Oh-Furisode (Big Furisode)
Some decades ago, brides wore black-based Oh- Furisode as their wedding dresses, yet they wear colored Oh-Furisode in today's wedding ceremony. The width of Oh-Furisode`s sleeves is about 114 cm.

Omeshi
A textile woven with strongly twisted pre-dyed silk threads. There are two types of Omeshi, one is Hiraori-Omeshi and the other is Chirimen Omeshi. By 1960, Omeshi Kimonos hold 80% of Kimono market share, but now, produced only in small quantities. Omeshi Kimonos were ranked the highest in pre-dyed silk Kimonos, and were extremely valuable. Its texture is firmer than Chirimen.

Obi-ita
Obi stay

Nuitori-Shishu
A weaving technique that makes woven patterns look like embroidery. Often seen on valuable Kimonos.

Nuregaki
water painting

Nuregaki
Water-painting without using glue-resist. For painting, brush is soaked with water to give a blurring effect.

Obi-age
The Obi-age is supposed to be put between the Obi and Kimono to be seen from upper line of Obi.It makes Obi much flowery.

Nishijin
A type of textile made in Nishijin area of Kyoto.
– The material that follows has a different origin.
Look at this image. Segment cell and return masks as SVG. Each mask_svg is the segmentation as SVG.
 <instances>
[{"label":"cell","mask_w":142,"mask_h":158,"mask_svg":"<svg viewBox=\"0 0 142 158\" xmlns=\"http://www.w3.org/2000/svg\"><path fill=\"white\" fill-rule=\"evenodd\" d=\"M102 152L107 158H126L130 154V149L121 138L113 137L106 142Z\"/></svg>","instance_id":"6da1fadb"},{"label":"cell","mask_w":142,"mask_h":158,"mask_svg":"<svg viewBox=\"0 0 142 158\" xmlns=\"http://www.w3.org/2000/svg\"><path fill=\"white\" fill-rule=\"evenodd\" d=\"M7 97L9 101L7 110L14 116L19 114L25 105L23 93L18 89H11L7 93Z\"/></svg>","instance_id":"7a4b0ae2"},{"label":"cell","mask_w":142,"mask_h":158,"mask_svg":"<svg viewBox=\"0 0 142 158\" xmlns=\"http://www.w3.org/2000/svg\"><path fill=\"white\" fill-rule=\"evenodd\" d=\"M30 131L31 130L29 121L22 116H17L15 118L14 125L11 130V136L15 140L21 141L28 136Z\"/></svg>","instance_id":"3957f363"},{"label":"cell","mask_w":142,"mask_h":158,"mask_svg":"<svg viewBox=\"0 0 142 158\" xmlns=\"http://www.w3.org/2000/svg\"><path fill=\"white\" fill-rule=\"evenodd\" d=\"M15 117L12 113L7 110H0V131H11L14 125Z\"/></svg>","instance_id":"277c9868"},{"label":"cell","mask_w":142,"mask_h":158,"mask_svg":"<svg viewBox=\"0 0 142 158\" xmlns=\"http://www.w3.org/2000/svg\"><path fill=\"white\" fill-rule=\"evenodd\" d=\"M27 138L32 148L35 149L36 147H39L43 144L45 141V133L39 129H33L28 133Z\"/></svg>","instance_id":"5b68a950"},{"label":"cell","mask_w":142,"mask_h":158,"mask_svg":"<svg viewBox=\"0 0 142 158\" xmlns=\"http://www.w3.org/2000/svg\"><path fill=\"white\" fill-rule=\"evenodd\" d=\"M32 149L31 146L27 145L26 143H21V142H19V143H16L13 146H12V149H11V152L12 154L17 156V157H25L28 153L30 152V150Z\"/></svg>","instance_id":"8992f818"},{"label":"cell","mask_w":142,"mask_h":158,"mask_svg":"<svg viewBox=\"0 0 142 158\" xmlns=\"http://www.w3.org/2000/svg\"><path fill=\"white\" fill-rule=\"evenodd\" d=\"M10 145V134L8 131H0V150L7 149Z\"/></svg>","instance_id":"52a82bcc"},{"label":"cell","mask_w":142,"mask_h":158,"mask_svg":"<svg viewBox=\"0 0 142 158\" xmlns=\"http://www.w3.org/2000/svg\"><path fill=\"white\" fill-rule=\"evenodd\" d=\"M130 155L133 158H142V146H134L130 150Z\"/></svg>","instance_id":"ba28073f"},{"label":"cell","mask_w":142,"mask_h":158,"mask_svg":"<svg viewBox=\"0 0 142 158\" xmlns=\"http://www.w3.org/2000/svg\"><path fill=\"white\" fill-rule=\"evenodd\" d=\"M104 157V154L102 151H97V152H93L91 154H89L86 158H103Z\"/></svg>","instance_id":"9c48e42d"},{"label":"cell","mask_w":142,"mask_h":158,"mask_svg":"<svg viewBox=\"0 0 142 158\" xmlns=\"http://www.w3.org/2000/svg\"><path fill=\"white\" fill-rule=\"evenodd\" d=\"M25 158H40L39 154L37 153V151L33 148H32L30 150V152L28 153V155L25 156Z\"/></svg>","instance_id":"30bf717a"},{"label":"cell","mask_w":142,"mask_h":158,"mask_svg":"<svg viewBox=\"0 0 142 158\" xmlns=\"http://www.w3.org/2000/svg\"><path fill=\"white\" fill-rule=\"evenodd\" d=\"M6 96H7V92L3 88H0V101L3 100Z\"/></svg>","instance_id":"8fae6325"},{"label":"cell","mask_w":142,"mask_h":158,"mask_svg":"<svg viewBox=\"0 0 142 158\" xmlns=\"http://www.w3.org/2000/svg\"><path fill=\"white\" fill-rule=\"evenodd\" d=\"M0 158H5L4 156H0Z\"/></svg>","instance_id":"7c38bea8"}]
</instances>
Nishijin textiles feature gorgeous patterns with various colors of threads.

Nanamejima
diagonal

Nanten
nandina

Nagajuban
Under the kimono, we wear a Naga-Juban to keep the kimono from getting worn or stained. Only the tip of the Naga-Juban could be seen between your neck and the kimono, but it can create a subtle balance of the entire outfit you are in. Of course there are several kinds of Naga-Juban. Some are for the use on the ceremonial occasions with mourning kimono or bridal Furisode, Others are for rather casual occasions with Tsukesage etc. Rinzu, Chirimen, Muslin are usually used as the material of Naga-Juban. And with summer kimonos, Sha or hemp are mainly used. Each material has each own characteristic. It can be said that Naga- Juban is a hidden smartness.

Nadeshiko
pink

Mokkou
saussureae

Momiji
maple leaf

Miyamairi
A Japanese custom to make a wish for children to grow up in good health.

Michiyuki
A coat for Kimono with a square collar in front.

Matoi
fire fighting item.

Meisen
Reeled silk. Meisen is woven with dyed cocoon using Hiraori technique. Worn by wide range of classes. Meisen Kimono is a casual cloth for wealthy people but a fine cloth for ordinary people. This type of Kimono has dynamic art nouveau style patterns, which is not only glossy but also vigorous. This design is extremely popular in 1910 to 1950.

Maru-Obi
A type of Obi. The patterns are woven on double wide fabric, and it is bent and stitched. So both outside and backside are beautifully patterned. This is worn with a formal Kimono. Fully patterned Maru-Obi appeared in the end of Edo era, 1603 to 1687. In those days, Maru-Obi was luxurious and the most formal one for wealthy people. Due to its thickness, Maru-Obi can't be folded in half like contemporary Obi. So, it is worn unfolded. Even if it looked gorgeous, it was hard to wear because of its thickness and heaviness. Moreover, it was expensive. These days, Fukuro-Obi (double fold-Obi) is worn instead of it. Maru-Obi is worn only on the special occasions such as wedding.